*** Begin section ***

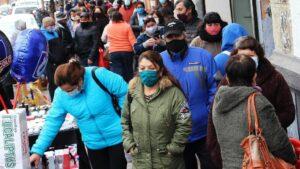 Personas hacen la compra en Chile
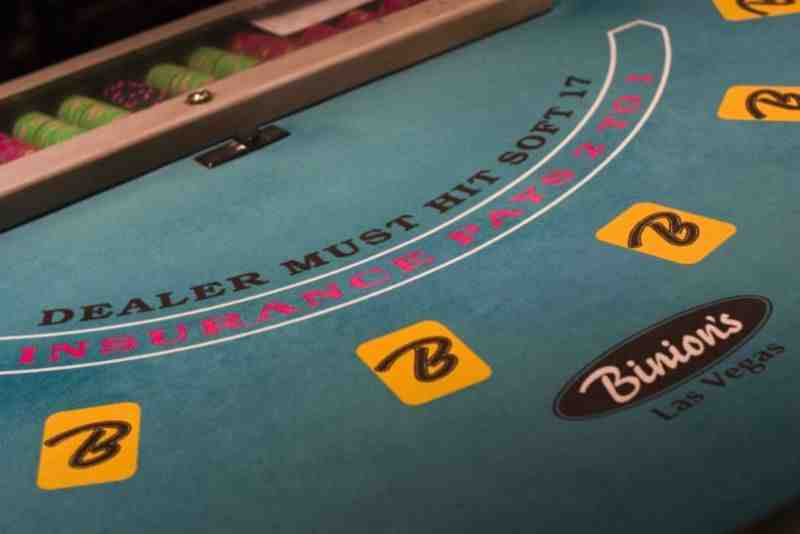 What Are The Best Apps To Play Casino, Poker And Blackjack Online?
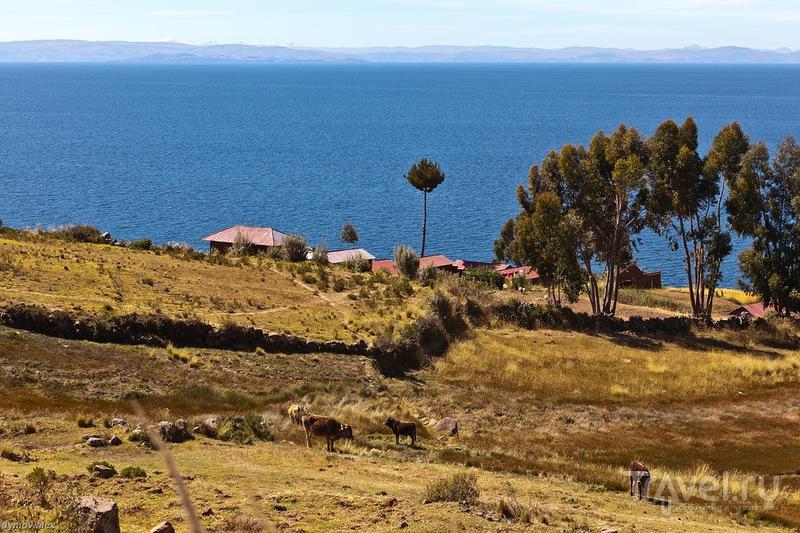 Вид на озеро / Перу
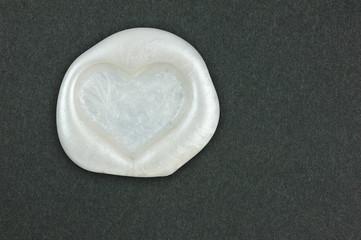 Heart-shaped sealing wax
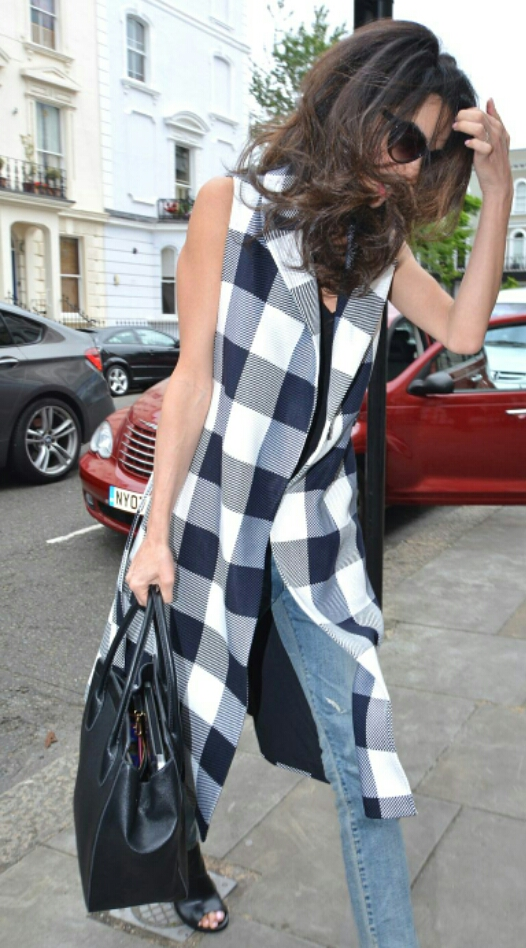 amal checked coat 3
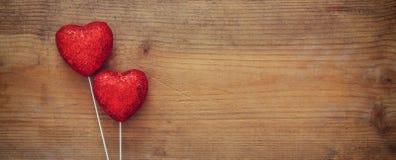 Couples des coeurs rouges de scintillement sur le fond en bois Photos libres de droits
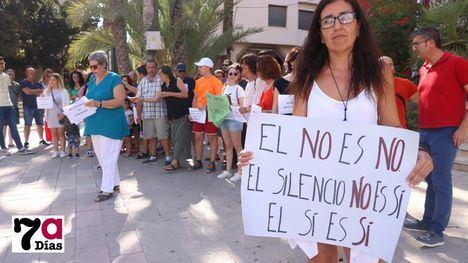 VÍDEO/FOTOS Protesta por el caso de 'La Manada' de Manresa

*** End section ***

Without the pictures, print the whole listing exactly as given.

 Personas hacen la compra en Chile
 What Are The Best Apps To Play Casino, Poker And Blackjack Online?
 Вид на озеро / Перу
 Heart-shaped sealing wax
 amal checked coat 3
 Couples des coeurs rouges de scintillement sur le fond en bois Photos libres de droits
 VÍDEO/FOTOS Protesta por el caso de 'La Manada' de Manresa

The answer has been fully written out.